_YOUR ASSIGNMENT_
Your response should be the lines from the one holding "bordure de fleurs" to the last line of the data below, copied exactly and with no additions.

Caption-style text data:
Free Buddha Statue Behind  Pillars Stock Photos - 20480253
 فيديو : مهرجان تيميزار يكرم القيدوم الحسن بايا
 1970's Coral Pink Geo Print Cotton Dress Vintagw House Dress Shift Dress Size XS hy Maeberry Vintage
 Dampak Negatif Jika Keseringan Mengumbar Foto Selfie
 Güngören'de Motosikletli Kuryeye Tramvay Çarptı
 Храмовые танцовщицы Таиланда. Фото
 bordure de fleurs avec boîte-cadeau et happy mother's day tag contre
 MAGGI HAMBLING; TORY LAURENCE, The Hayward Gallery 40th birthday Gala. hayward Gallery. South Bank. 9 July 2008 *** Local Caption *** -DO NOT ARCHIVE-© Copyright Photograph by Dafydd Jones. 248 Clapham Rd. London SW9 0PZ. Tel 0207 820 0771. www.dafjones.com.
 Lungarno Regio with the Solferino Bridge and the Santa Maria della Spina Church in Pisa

_PROBLEM SOLUTION_
 bordure de fleurs avec boîte-cadeau et happy mother's day tag contre
 MAGGI HAMBLING; TORY LAURENCE, The Hayward Gallery 40th birthday Gala. hayward Gallery. South Bank. 9 July 2008 *** Local Caption *** -DO NOT ARCHIVE-© Copyright Photograph by Dafydd Jones. 248 Clapham Rd. London SW9 0PZ. Tel 0207 820 0771. www.dafjones.com.
 Lungarno Regio with the Solferino Bridge and the Santa Maria della Spina Church in Pisa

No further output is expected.